Dingle, Ireland’s greatest claim to fame has long been Fungie the Dolphin. Irish children grow up with stories of Fungie and take summer boat trips out along the bay in hopes of spotting him.
Today, the small town on Ireland’s westernmost peninsula is carving out a name for itself as a food destination. In Dingle, farm-to-table is a way of life rather than a pricey trend, and annual food festivals have helped to showcase the growing culinary scene by drawing large and hungry crowds.
What Dingle was missing, Justin Burgess realized last year, was coffee.
25-year-old Burgess, who has lived in Dingle since the age of 10, fell for good coffee after running the machine at Murphy’s, the town’s most famous ice cream shop. He went to Dublin to train with 3FE, and spent six years perfecting his pull in between scooping cones.
With a population of just 1,960 people, Dingle is small-town Ireland at its best. Numbers swell in the summer, with dolphin seekers and day-trippers passing through Dingle’s two main streets. Murphy’s was committed to good coffee, but would always put ice cream first.
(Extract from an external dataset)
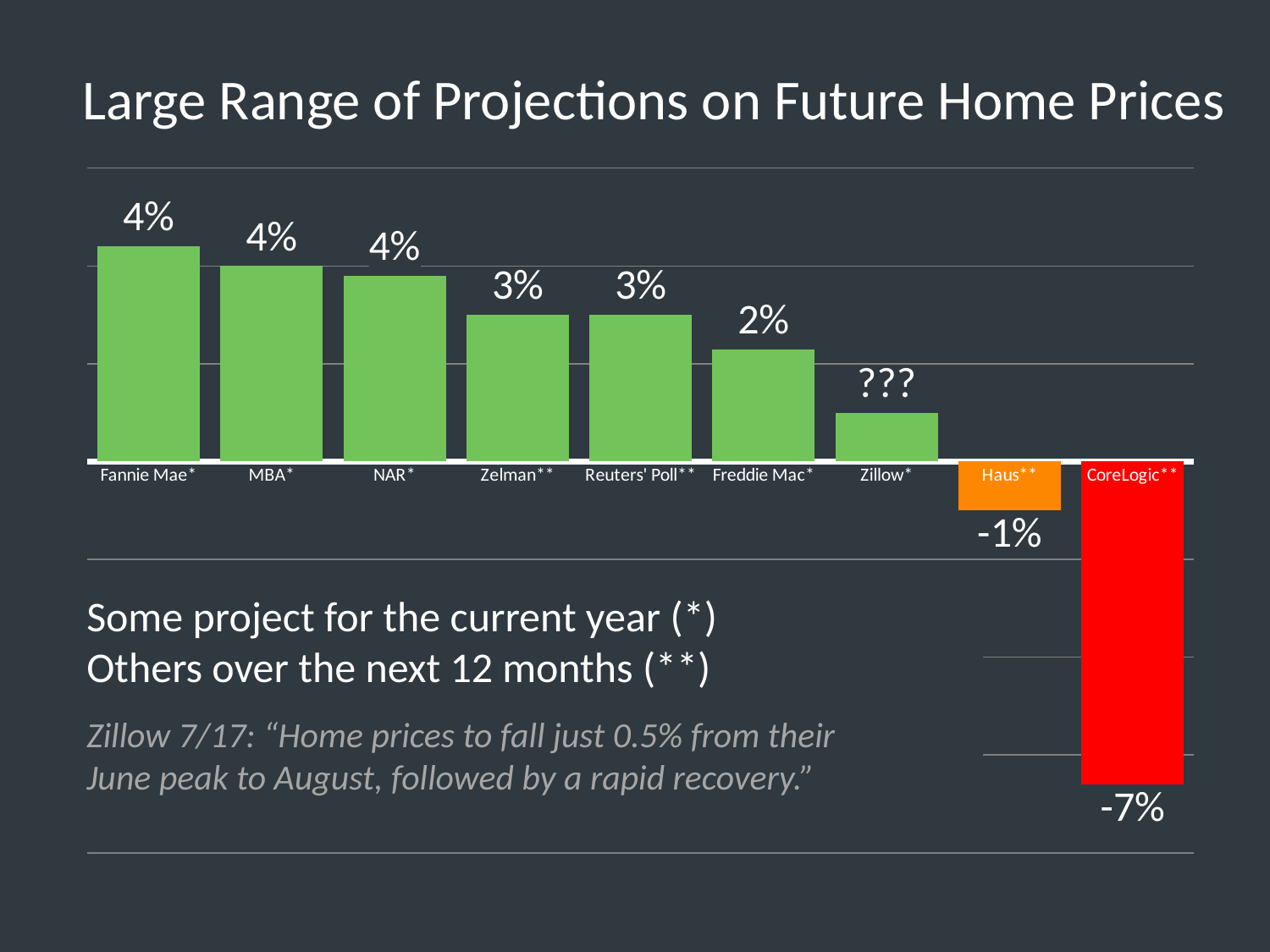
Which category has the lowest projected value? CoreLogic** What value is shown for Freddie Mac*? 2% Do the values rise or fall moving from left to right across the chart? Fall What value is shown for CoreLogic**? -7% Which is larger, the value for Zelman** or the value for Freddie Mac*? Zelman** What is the projected home price change for Fannie Mae*? 4% What value is shown for Haus**? -1% What kind of chart is shown on the slide? Bar chart What is the difference between the Fannie Mae* value and the CoreLogic** value? 11 percentage points What label appears above the Zillow* bar instead of a value? ??? How many categories are shown on the chart? 9 What value is shown for Zelman**? 3%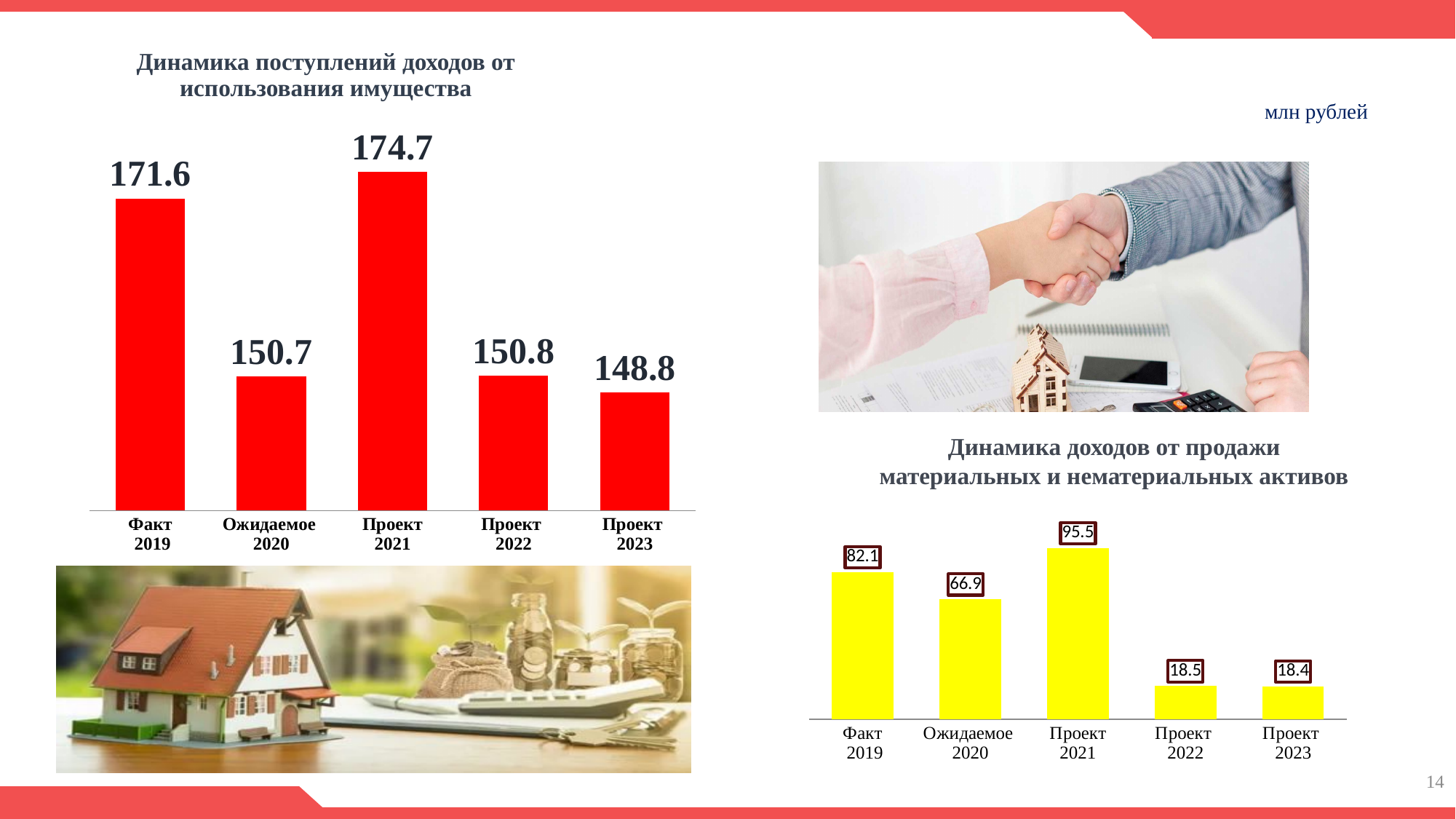
In the chart 'Динамика поступлений доходов от использования имущества', what is the value for Факт 2019? 171.6 In the chart 'Динамика доходов от продажи материальных и нематериальных активов', what is the value for Проект 2021? 95.5 What colour are the bars in the chart 'Динамика доходов от продажи материальных и нематериальных активов'? yellow In the chart 'Динамика поступлений доходов от использования имущества', which category has the lowest value? Проект 2023 How many categories are shown in the chart 'Динамика поступлений доходов от использования имущества'? 5 What type of chart is 'Динамика доходов от продажи материальных и нематериальных активов'? bar chart In the chart 'Динамика поступлений доходов от использования имущества', which is larger: the value for Факт 2019 or the value for Ожидаемое 2020? Факт 2019 In the chart 'Динамика доходов от продажи материальных и нематериальных активов', what is the difference between the values for Факт 2019 and Проект 2022? 63.6 In the chart 'Динамика поступлений доходов от использования имущества', which category has the highest value? Проект 2021 In the chart 'Динамика доходов от продажи материальных и нематериальных активов', which category has the highest value? Проект 2021 In the chart 'Динамика доходов от продажи материальных и нематериальных активов', what is the value for Ожидаемое 2020? 66.9 In the chart 'Динамика поступлений доходов от использования имущества', what is the difference between the values for Проект 2021 and Факт 2019? 3.1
Dingle, and Burgess, were ready for a standalone coffee bar.
Or at least a coffee cart.
Burgess’s original plan was to create a seasonal pop-up along the pedestrian-heavy harbor road. However, challenges with licensing the coffee cart crashed plans for a temporary test run of the specialty coffee venture.
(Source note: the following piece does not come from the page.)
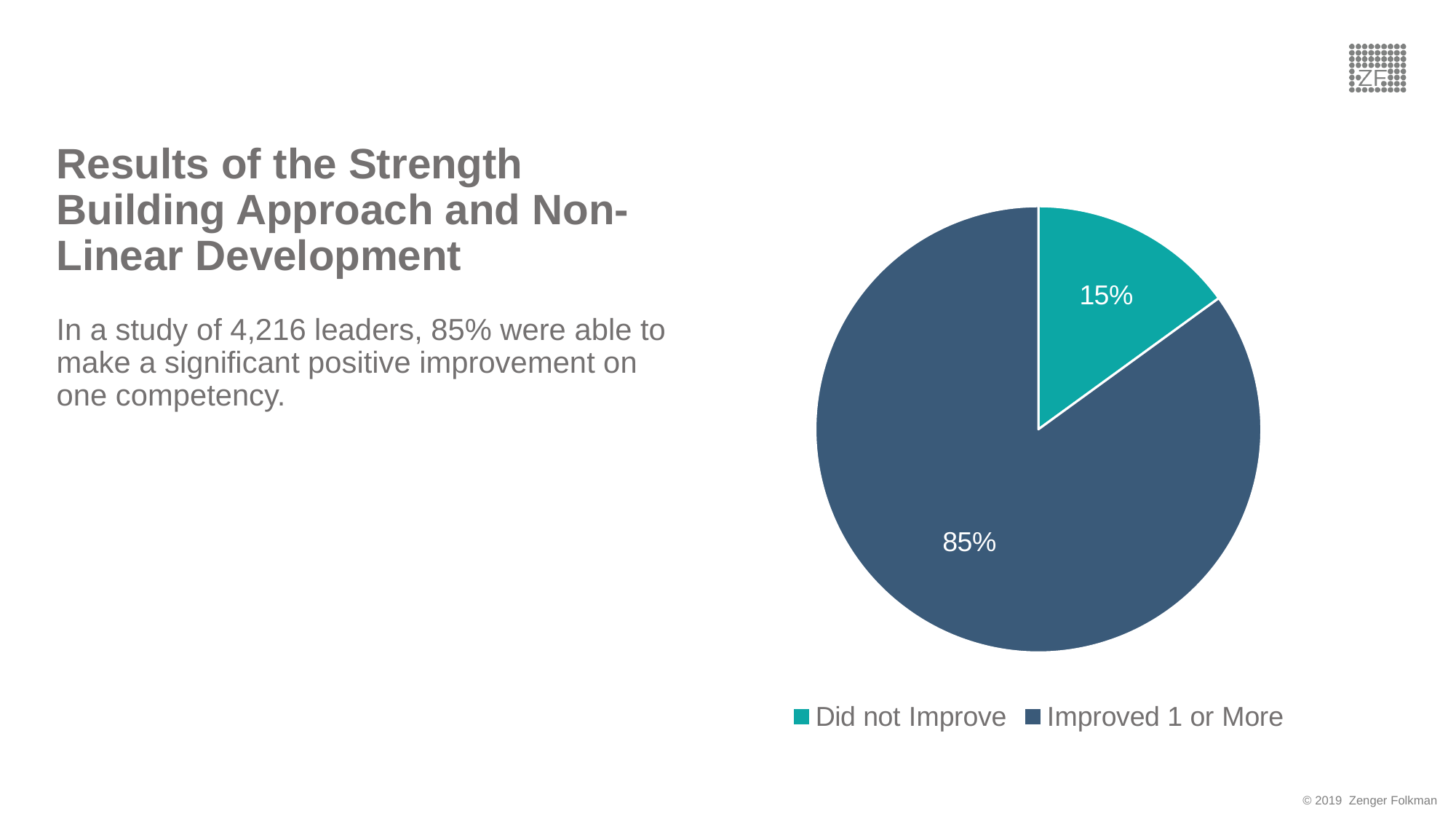
How many slices does the pie chart have? 2 How many entries does the legend list? 2 What is the difference in percentage points between the "Improved 1 or More" slice and the "Did not Improve" slice? 70 What colour is the "Improved 1 or More" slice? dark blue What share of the pie is labelled "Improved 1 or More"? 85% Which slice of the pie is the smallest? Did not Improve What kind of chart is shown on the slide? pie chart Which slice of the pie is the largest? Improved 1 or More What colour is the "Did not Improve" slice? teal What share of the pie is labelled "Did not Improve"? 15% Which is larger: the "Did not Improve" slice or the "Improved 1 or More" slice? Improved 1 or More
With the cart option out, Burgess worked with business partner (and brother) Luke Burgess to find a cozy space in the town center. With sister Georgia Burgess manning the Nuova Simonelli Aurelia T3, Bean in Dingle was up and running within weeks.
For coffee, Burgess tapped Brock Lewin of Badger & Dodo, and his enthusiasm convinced Lewin to create the roasting house’s first ever customized blend. The coffee bar has had to find a kind of balance, Burgess explains, between the familiar and the cutting-edge in order to cater to locals with a high-quality product while tapping into the large market of visitors craving more than a typical cup.
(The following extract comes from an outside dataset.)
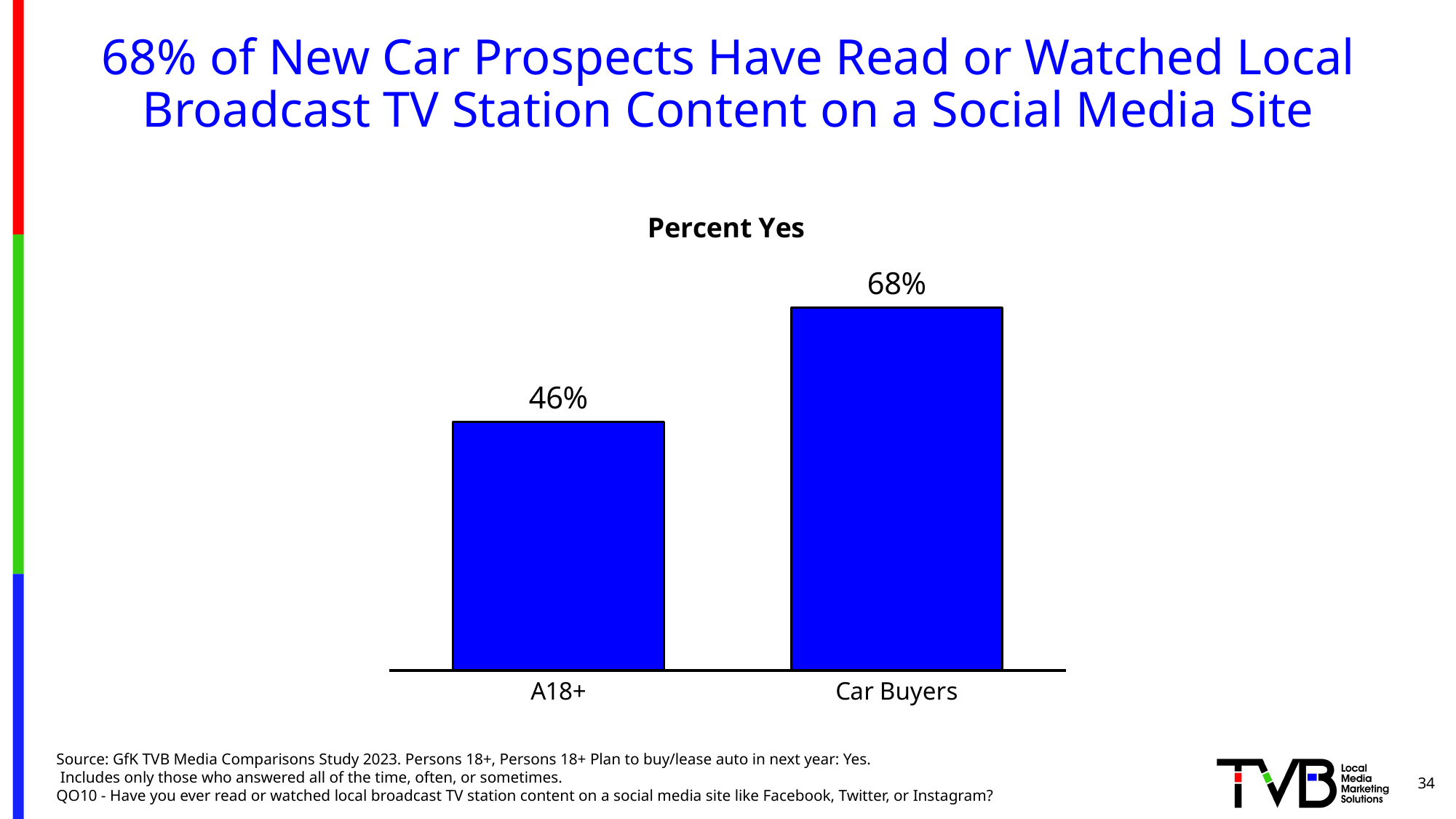
What is the difference in Percent Yes between Car Buyers and A18+? 22% What is the title of the chart? Percent Yes Which is larger, the Percent Yes value for A18+ or for Car Buyers? Car Buyers Which category has the highest Percent Yes value? Car Buyers What is the Percent Yes value for A18+? 46% How many categories are shown in the chart? 2 Which category has the lowest Percent Yes value? A18+ What colour are the bars in the chart? Blue What is the Percent Yes value for Car Buyers? 68% What kind of chart is shown on the slide? Bar chart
The result is a menu that is straightforward and un-intimidating, but perfectly executed. The chalkboard menu lists choices between “black” or “milky.” The milk is sourced from a local County Kerry dairy, and those opting for black also have the choice of a V60.
Though the menu is unpretentious, the setup is serious. Bean in Dingle was the first cafe in Ireland with a Mahlkönig PEAK grinder, and the Aurelia sits gleaming in full view.
With sunny yellow touches, a communal table, and the occasional framed Marvin Gaye album, the shop is bright and approachable.
Bean in Dingle is a coffee shop ideal—family-run, great attention to detail, unwavering commitment to good coffee, all while symbiotically supporting other local businesses.
“It’s a bit mad,” Burgess explains, “but it works.”